Филипп вскочил со своего места, прижимаясь к окошку, и это спасло ему жизнь. Он услышал шум и увидел, как из тонкой дощатой перегородки показалось острие кинжала.

Филипп отдёрнул занавесь и оказался перед монахом с искажённым лицом, который собирался воткнуть в него кинжал. Филипп понял, что не успеет защититься. Исповедальня была узка. В этот момент монах охнул, хватаясь за голову, с которой ручьями потекла кровь. Он рухнул перед Филиппом. Коринет вытер со лба струившийся пот. Он едва успел.

– Берегись, – закричал Филипп, выбегая из исповедальни. Он оттолкнул Коринета, в которого был направлен кинжал ещё одного монаха, целившегося в его спину. Филипп молниеносно сделал выпад и поразил монаха.

– Да сколько их, – пробормотал ошеломлённый Коринет, при виде восьмерых монахов, которые окружали их, стоявших перед исповедальней. У всех были искажённые лица. В руках блестели лезвия кинжалов.

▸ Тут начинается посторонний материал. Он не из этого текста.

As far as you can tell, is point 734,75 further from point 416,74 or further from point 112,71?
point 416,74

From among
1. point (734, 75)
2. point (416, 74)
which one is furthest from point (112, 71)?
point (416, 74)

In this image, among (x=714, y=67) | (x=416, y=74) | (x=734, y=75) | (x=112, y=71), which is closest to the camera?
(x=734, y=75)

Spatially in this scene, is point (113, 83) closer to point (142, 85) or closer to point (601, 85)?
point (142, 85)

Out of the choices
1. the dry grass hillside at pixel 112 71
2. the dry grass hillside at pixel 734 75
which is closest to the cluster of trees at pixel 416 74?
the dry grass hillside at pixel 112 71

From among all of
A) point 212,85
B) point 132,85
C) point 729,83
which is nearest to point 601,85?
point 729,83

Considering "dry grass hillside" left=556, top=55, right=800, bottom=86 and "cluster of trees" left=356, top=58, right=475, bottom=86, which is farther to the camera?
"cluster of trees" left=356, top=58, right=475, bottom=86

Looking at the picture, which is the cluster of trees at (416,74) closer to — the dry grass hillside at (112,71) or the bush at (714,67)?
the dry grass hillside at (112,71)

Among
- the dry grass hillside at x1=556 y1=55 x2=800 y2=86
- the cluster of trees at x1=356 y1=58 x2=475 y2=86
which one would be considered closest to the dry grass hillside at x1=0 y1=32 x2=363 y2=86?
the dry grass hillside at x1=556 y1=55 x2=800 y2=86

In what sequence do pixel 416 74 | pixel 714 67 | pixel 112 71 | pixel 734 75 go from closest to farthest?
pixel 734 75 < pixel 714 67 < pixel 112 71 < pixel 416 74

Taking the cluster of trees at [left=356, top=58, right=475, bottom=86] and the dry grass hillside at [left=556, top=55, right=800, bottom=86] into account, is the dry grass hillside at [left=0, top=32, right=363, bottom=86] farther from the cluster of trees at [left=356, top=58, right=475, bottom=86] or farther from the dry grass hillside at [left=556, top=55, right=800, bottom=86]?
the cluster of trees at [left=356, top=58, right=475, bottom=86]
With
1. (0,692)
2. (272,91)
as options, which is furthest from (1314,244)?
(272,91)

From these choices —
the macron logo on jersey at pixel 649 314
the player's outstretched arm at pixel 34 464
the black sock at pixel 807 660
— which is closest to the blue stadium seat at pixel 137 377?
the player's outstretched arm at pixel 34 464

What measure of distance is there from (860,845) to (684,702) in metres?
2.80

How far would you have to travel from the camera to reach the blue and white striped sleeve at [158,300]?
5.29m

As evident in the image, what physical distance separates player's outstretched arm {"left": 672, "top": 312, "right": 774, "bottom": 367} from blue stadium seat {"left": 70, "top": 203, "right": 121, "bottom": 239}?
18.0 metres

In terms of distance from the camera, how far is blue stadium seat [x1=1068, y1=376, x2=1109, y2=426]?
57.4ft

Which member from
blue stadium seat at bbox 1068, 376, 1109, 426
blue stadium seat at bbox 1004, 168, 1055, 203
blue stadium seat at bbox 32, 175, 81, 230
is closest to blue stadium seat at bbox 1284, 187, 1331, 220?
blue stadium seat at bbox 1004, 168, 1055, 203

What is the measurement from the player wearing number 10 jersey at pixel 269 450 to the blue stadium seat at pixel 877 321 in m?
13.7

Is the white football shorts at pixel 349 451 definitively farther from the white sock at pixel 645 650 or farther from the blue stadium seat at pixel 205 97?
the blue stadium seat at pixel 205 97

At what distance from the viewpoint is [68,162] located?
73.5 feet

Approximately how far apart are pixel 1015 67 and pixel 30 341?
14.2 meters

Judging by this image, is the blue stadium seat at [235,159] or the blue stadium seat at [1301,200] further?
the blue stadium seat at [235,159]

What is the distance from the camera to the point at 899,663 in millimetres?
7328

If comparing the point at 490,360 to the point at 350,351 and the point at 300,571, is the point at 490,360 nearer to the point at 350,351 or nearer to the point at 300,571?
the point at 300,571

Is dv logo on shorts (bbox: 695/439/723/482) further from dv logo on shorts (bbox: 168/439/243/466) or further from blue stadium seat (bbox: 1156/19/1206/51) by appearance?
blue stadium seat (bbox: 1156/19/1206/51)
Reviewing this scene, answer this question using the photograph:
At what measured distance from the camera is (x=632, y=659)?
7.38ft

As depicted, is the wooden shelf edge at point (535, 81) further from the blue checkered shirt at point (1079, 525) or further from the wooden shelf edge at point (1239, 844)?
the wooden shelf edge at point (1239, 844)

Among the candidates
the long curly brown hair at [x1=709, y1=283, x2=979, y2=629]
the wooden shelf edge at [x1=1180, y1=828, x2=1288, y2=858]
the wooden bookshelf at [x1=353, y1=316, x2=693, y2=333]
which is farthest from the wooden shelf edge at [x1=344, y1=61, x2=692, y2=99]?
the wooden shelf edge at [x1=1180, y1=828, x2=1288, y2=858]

– За мной! – крикнул Филипп, бросаясь в свободный проход. Коринет побежал за ним. Филипп прыгнул на ближний ряд скамеек, затем на следующий и, прижимаясь к стене, побежал до места, где был небольшой выступ, который мог надёжно защитить их с тыла. За Коринетом бежали по пятам монахи. Филипп выжидал, сжимая шпагу в руке, он зорко следил за происходящим. Ещё мгновение, и он сделал то, чего убийцы совершенно не ждали. Филипп бросился им навстречу и, пользуясь преимуществом, которое давала длина шпаги, нанёс несколько рубящих ударов, один из которых попал в цель, распоров у одного из монахов лоб. Пользуясь сумятицей, возникшей в среде убийц, Филипп крикнул:

– Прикрывай мою спину! – и, мгновенно отскочив, пробежал по скамейкам, оказавшись слева от убийц.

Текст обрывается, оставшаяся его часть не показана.